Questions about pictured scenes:
::::

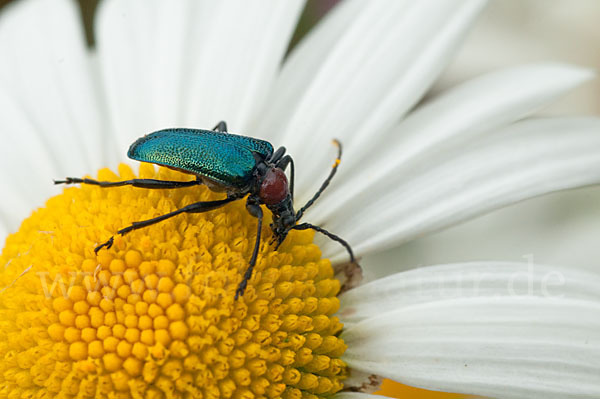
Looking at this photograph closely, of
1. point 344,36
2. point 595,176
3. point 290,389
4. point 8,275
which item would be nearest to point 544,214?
point 595,176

::::

Task objective: Reproduce the text of every record above word for word, leaving out the pictures.

Output of the task:
Looking at this photograph closely, of
1. point 344,36
2. point 595,176
3. point 290,389
4. point 8,275
which item would be nearest to point 544,214?
point 595,176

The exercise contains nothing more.